Read the rest. It’s definitely a treat.
- Some treats are a little more complex and not particularly sweet: As the month-long pink ribbon campaign winds down, here’s a thoughtful, and thought-provoking, dual look at how we perceive breast cancer. From the New York Times (again) comes a review of two books. One, “Promise Me,” is the story behind the Susan G. Komen Foundation, arguably the most vocal and well-funded breast cancer advocacy group in the United States, if not the world. The other can be summed up by its title: “Pink Ribbon Blues.” It’s an exploration of the tyranny of positive thinking, the breast cancer marketplace and the scientific uncertainties surrounding screening and treatment for the disease.
The contrast turns on a dime, from inspirational to in-your-face. Dr. Abigail Zuger suggests that both points of view have validity: “The inspirational and the actual, the wish-it-were and the how-it-is; don’t read one without the other.”
- Here’s more food for thought: A nurse practitioner explains why she no longer believes in routine mammograms. I first encountered Veneta Masson’s essay a few weeks ago in the Health Affairs journal and wanted to blog about it. But I got busy and then other bloggers beat me to it. An excerpt from Masson’s essay was even published in the Washington Post, where it was tweeted extensively.
Masson writes, “I shock friends when I admit that I’m no longer a member of the mammogram club.” But far from being heretical, she’s reasoned and articulate – in short, an example of a woman who has weighed the evidence and made a choice. Whether you agree with her or not, this is a treat worth reading.
- Time for a trick, and this is an unsavory one: a compilation of 10 of the worst recent patient privacy violations. (You have to click through a whole bunch of super-annoying links to read about each one, so be patient.) I didn’t have to decide which of these was the worst because the Hospital Impact blog did it for me: health care workers who “shared photos of a dying, nearly decapitated patient in the ER on Facebook for all of their friends – and the world – to see.”
There is a tendency to blame technology for patient privacy breaches, but what about the person who’s using the technology? The real issue here, it seems, is employees who are clueless or unprofessional or immature or venal or all of the above, and can’t (or don’t want to) understand the meaning of patient privacy. I call that scary.

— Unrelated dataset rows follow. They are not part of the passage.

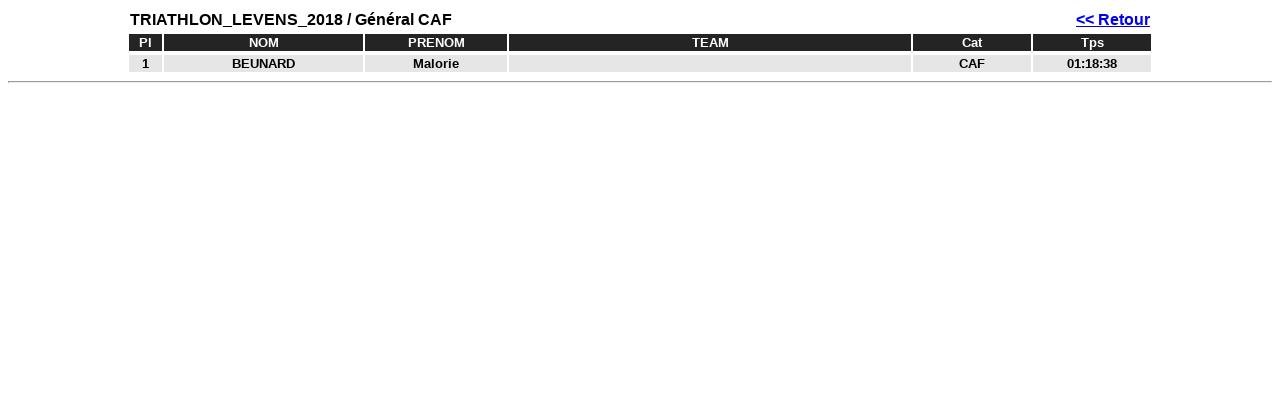

--- FILE ---
content_type: text/html
request_url: https://chrono06.com/cat.php?course=TRIATHLON_LEVENS_2018&cat=CAF
body_size: 575
content:
<style type="text/css">
<!--
.Style1 {
	font-family: Verdana, Arial, Helvetica, sans-serif;
	font-weight: bold;
	font-size: small;
}
.Style4 {
	font-family: Verdana, Arial, Helvetica, sans-serif;
	font-size: small;
}
.Style5 {font-size: small}
.Style6 {
	font-size: medium;
	font-weight: bold;
}
.Style7 {color: #FFFFFF}
-->
</style>
<div align="center">
  <table width="1026" border="0" cellspacing="2">
    <tr>
      <td bgcolor="#FFFFFF" class="Style1 Style5"><div align="left"><span class="Style4 Style5"><span class="Style6">TRIATHLON_LEVENS_2018 / G&eacute;n&eacute;ral CAF</span></span></div>
      <div align="center"></div>        <div align="center"></div>      <div align="center"></div></td>
      <td width="123" bgcolor="#FFFFFF" class="Style1 Style5"><div align="right"><span class="Style4 Style5"><span class="Style6"><a href="course.php?course=TRIATHLON_LEVENS_2018"><strong>&lt;&lt; Retour</strong></a></span></span></div>
        <div align="center"></div>
        <div align="center"></div>
          <div align="center"></div>
        <div align="center"></div>
        <div align="center"></div>
        <div align="center"></div>
        <div align="center"></div>
        <div align="center"></div>        <div align="center"></div></td>
    </tr>
  </table>
  <table width="1026" border="0" cellspacing="2" bgcolor="#FFFFFF">
    <tr>
      <td width="31" bgcolor="#242424" class="Style1 Style5 Style7"><div align="center" class="Style7">Pl</div></td>
      <td width="197" bgcolor="#242424" class="Style1 Style5 Style7"><div align="center">NOM</div></td>
      <td width="140" bgcolor="#242424" class="Style1 Style5 Style7"><div align="center">PRENOM</div></td>
      <td width="400" bgcolor="#242424" class="Style1 Style5 Style7"><div align="center">TEAM</div></td>
      <td width="116" bgcolor="#242424" class="Style1 Style5 Style7"><div align="center">Cat</div>
          <div align="center"></div></td>
      <td width="116" bgcolor="#242424" class="Style1 Style5 Style7"><div align="center">Tps</div>
          <div align="center"></div>
        <div align="center"></div>
        <div align="center"></div>
        <div align="center"></div>
        <div align="center"></div>
        <div align="center"></div>
        <div align="center"></div></td>
    </tr>
  </table>
  <span class="Style4 Style5">
    </span>
    <span class="Style5"></span></span>
  <table width="1026" border="0" cellspacing="2">
    <tr>
      <td width="31" bgcolor="#E6E6E6" class="Style1 Style5"><div align="center">1</div></td>
      <td width="197" bgcolor="#E6E6E6" class="Style1 Style5"><div align="center">BEUNARD</div></td>
      <td width="140" bgcolor="#E6E6E6" class="Style1 Style5"><div align="center">Malorie</div></td>
      <td width="400" bgcolor="#E6E6E6" class="Style1 Style5"><div align="center"></div></td>
      <td width="116" bgcolor="#E6E6E6" class="Style1 Style5"><div align="center">CAF</div>      <div align="center"></div></td>
      <td width="116" bgcolor="#E6E6E6" class="Style1 Style5"><div align="center">01:18:38</div>      <div align="center"></div>      <div align="center"></div>      <div align="center"></div>      <div align="center"></div>      <div align="center"></div>      <div align="center"></div>      <div align="center"></div></td>
    </tr>
    </table>
  <span class="Style5"><span class="Style5">
      
  </span></span></div>
<span class="Style5"><span class="Style5"><hr align="center" />
</span></span>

- Is the bad taste gone from your mouth? If so, let’s move on to a final treat. This moving story, about one of the lowliest of hospital employees and the power of human connection, comes from the Notes of an Anesthesioboist blog, written by an anonymous doctor who is an anesthesiologist, mother and ardent oboe player. Her blog was a finalist for the best literary medical blog of 2008. “The Cleaning Guy” was first posted several months ago but it’s a story that’s timeless. Most definitely a treat.